**Given information**:

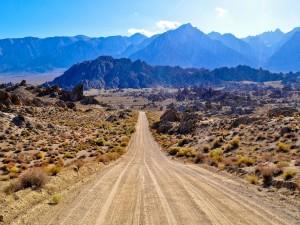 Carretera de tierra hacia las montañas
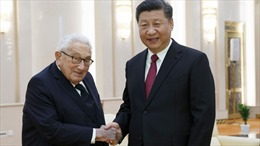 Cựu Ngoại trưởng Mỹ Henry Kissinger gặp Chủ tịch Tập Cận Bình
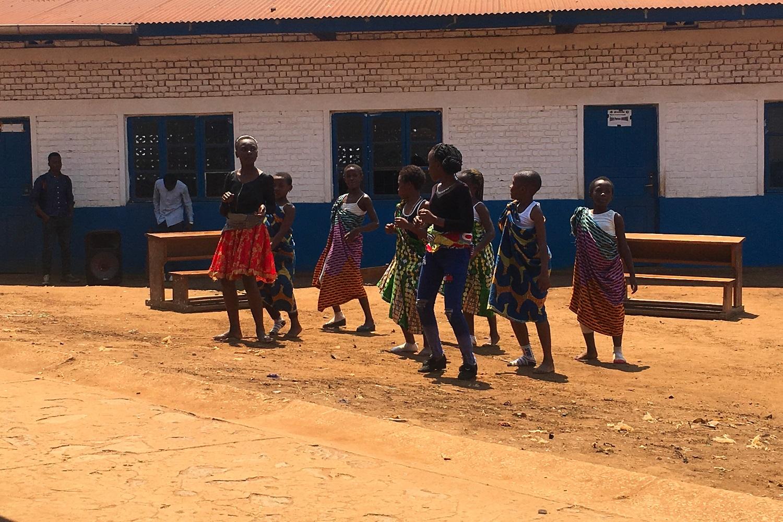 Dei bambini ballano
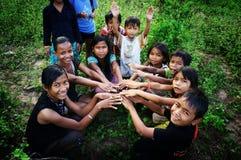 小组亚洲孩子在乡下 免版税库存图片
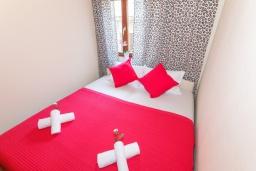 Спальня 2. Черногория, Нивице : Дом на берегу моря с огромной террасой и фантастическим видом на Адриатику, 8 спален, 3 ванные комнаты, барбекю, парковка, Wi-Fi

**Instructions for the task**: Retype the records above line for line and exactly, omitting their pictures.

**Exercise answer**:
 Carretera de tierra hacia las montañas
 Cựu Ngoại trưởng Mỹ Henry Kissinger gặp Chủ tịch Tập Cận Bình
 Dei bambini ballano
 小组亚洲孩子在乡下 免版税库存图片
 Спальня 2. Черногория, Нивице : Дом на берегу моря с огромной террасой и фантастическим видом на Адриатику, 8 спален, 3 ванные комнаты, барбекю, парковка, Wi-Fi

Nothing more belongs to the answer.